Task [TaskState.Unsubmitted] f(input)

Note that the task is in the `Unsubmitted` state. It also tells us what function it will run (`square_wrapper`) and the location of the input file (`input`).

We have not yet told HTCondor to actually run the task. To do so, we `submit` the task. HTCondor will then schedule it for execution.

In [15]:
task.submit()

Task [TaskState.Unsubmitted] f(input)

The state of a `Task` is available through the attribute `Task.state`. This attribute will be updated in the background for you.

In [16]:
possible_states = "\n  ".join(str(t) for t in TaskState)
print(f'The possible task states are:\n  {possible_states}\n')
print(f'The current state of task is {task.state}')

The possible task states are:
  TaskState.Unsubmitted
  TaskState.Idle
  TaskState.Running
  TaskState.Submitted
  TaskState.Held
  TaskState.Completed
  TaskState.Removed

The current state of task is TaskState.Unsubmitted


Wait for completion:

In [17]:
import time

while task.state is not TaskState.Completed:
    print(task.state)
    time.sleep(1)
print(task.state)   # print out the final state

TaskState.Unsubmitted
TaskState.Idle
TaskState.Idle
TaskState.Idle
TaskState.Running
TaskState.Completed


Read the task's output file:

In [18]:
y = int(task.output_file.read_text())
print(y)

4


## Putting it All Together

Our original workflow, once we had separated out the individual steps, looked like this:

In [19]:
x = 2          # define input
y = square(x)  # pass input to function; run function; get output
print(y)

4


If we put the HTCondor-powered worklfow all together in one cell, it looks like this:

In [21]:
# define input
x = 2

# the data transfer files
input_file = Path('input')      
output_file = Path('output')

# put the input in the input file
create_input_file(x, input_file)

# pass input to function
task = Task(
    function = f,
    input_file = input_file,
)

# actually run the function
task.submit()

# wait for completion
while task.state is not TaskState.Completed:
    time.sleep(1)
    
# get output
y = read_output_file(output_file)
print(y)

4


The same steps are all present!
They just look a little different, because we wanted to run the function via HTCondor.

## Adapting to your Work

What we have accomplished above is taking a **specific** task, like squaring a number, and building an **abstract workflow** around it.
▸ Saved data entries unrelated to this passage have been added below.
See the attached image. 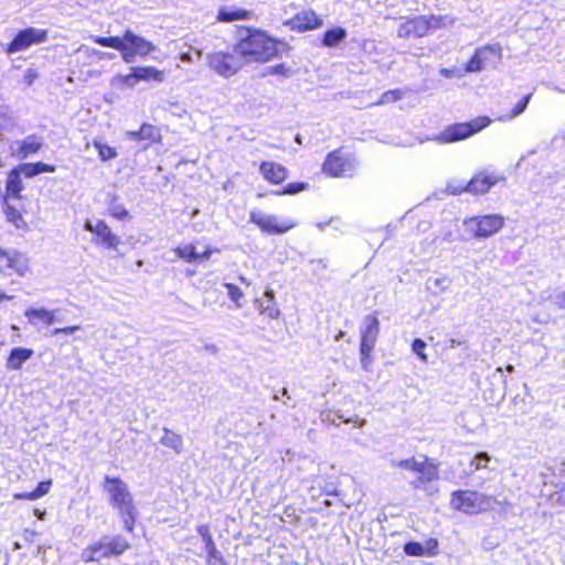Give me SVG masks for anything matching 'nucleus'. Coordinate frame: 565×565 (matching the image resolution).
Segmentation results:
<instances>
[{
    "label": "nucleus",
    "mask_w": 565,
    "mask_h": 565,
    "mask_svg": "<svg viewBox=\"0 0 565 565\" xmlns=\"http://www.w3.org/2000/svg\"><path fill=\"white\" fill-rule=\"evenodd\" d=\"M307 188V184L303 182H296L287 184L282 191L277 192V194H297L303 191Z\"/></svg>",
    "instance_id": "nucleus-48"
},
{
    "label": "nucleus",
    "mask_w": 565,
    "mask_h": 565,
    "mask_svg": "<svg viewBox=\"0 0 565 565\" xmlns=\"http://www.w3.org/2000/svg\"><path fill=\"white\" fill-rule=\"evenodd\" d=\"M450 284V278L445 275L439 277H429L426 281V289L434 295H439L446 291Z\"/></svg>",
    "instance_id": "nucleus-30"
},
{
    "label": "nucleus",
    "mask_w": 565,
    "mask_h": 565,
    "mask_svg": "<svg viewBox=\"0 0 565 565\" xmlns=\"http://www.w3.org/2000/svg\"><path fill=\"white\" fill-rule=\"evenodd\" d=\"M23 190V184L21 180V174L15 170L12 169L7 178L6 183V191H7V198H20V193Z\"/></svg>",
    "instance_id": "nucleus-29"
},
{
    "label": "nucleus",
    "mask_w": 565,
    "mask_h": 565,
    "mask_svg": "<svg viewBox=\"0 0 565 565\" xmlns=\"http://www.w3.org/2000/svg\"><path fill=\"white\" fill-rule=\"evenodd\" d=\"M502 58L500 44H486L478 47L465 66L467 73H478L488 68H495Z\"/></svg>",
    "instance_id": "nucleus-6"
},
{
    "label": "nucleus",
    "mask_w": 565,
    "mask_h": 565,
    "mask_svg": "<svg viewBox=\"0 0 565 565\" xmlns=\"http://www.w3.org/2000/svg\"><path fill=\"white\" fill-rule=\"evenodd\" d=\"M34 514L36 515L38 519L43 520L45 516V511H40V510L35 509Z\"/></svg>",
    "instance_id": "nucleus-63"
},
This abstract workflow is fundamental: any computation can be performed inside `f`, as long as it can be expressed as a flow of data from an `input_file` to an `output_file`. We wrote three functions to accomplished this:

* `f`
* `create_input_file`
* `read_output_file`

To run your own work in this framework, you just need to define these three functions for whatever your specific problem is.

### Writing `f`

The internals of `f` may be unknown; likely, it is an external program. You can use Python's `subprocess` standard library package to run external programs.

### Writing `create_input_file` and `read_output_file`

Again, the details of these functions depend on the behavior of `f`. Python's standard library is good at writing and reading plain text, JSON, CSV, and other simple, general-use file formats. More domain-specific formats can be read via third-party libraries. Google is your friend here!